→ **Short task**:
Retype the rows below word for word, from the first row through the line that contains "195 centimetres", both ends included.

Spatial question rows:
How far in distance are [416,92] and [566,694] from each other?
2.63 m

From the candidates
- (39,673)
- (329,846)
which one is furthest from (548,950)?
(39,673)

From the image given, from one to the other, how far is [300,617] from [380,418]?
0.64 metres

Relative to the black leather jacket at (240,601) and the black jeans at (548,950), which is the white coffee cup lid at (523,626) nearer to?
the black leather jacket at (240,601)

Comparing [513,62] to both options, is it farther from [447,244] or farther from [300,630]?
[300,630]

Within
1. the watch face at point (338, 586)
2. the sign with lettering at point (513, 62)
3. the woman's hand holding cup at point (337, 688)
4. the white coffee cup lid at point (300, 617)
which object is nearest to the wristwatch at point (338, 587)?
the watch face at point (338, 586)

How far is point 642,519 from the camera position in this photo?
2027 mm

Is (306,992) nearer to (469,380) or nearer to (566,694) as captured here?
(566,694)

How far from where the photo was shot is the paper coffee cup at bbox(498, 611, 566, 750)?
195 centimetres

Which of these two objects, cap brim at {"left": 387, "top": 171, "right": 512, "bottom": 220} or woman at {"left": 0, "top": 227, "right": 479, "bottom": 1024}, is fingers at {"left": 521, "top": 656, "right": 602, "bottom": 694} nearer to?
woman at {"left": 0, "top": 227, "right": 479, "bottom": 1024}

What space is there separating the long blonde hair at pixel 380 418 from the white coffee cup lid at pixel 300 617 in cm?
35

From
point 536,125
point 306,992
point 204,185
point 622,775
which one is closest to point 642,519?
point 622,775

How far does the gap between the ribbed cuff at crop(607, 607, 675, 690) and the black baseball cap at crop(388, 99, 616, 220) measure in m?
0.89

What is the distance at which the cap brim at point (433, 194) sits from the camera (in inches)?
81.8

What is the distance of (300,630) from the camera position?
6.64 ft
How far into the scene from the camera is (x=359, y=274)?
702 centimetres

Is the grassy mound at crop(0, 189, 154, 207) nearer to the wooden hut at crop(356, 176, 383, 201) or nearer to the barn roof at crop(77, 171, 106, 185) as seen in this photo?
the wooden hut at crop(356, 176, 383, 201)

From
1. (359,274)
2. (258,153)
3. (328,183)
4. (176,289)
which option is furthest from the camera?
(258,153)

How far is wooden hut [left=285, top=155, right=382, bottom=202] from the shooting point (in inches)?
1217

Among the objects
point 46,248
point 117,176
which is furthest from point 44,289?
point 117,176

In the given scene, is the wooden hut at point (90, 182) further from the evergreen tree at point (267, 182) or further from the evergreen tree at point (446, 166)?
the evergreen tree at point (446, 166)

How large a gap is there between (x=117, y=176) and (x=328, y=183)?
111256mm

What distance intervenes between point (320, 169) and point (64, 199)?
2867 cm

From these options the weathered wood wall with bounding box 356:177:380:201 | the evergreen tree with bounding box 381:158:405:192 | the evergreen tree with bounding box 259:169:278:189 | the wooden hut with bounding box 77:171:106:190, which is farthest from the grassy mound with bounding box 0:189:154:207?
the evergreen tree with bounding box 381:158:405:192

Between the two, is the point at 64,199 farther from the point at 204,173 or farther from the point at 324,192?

→ **Response**:
How far in distance are [416,92] and [566,694] from each other?
2.63 m

From the candidates
- (39,673)
- (329,846)
which one is furthest from (548,950)?
(39,673)

From the image given, from one to the other, how far is [300,617] from [380,418]?
0.64 metres

Relative to the black leather jacket at (240,601) and the black jeans at (548,950), which is the white coffee cup lid at (523,626) nearer to?
the black leather jacket at (240,601)

Comparing [513,62] to both options, is it farther from [447,244] or farther from [300,630]?
[300,630]

Within
1. the watch face at point (338, 586)
2. the sign with lettering at point (513, 62)
3. the woman's hand holding cup at point (337, 688)
4. the white coffee cup lid at point (300, 617)
which object is nearest to the wristwatch at point (338, 587)?
the watch face at point (338, 586)

How far is point 642,519 from the camera position in this photo?
2027 mm

Is (306,992) nearer to (469,380) or nearer to (566,694) as captured here?
(566,694)

How far from where the photo was shot is the paper coffee cup at bbox(498, 611, 566, 750)?
195 centimetres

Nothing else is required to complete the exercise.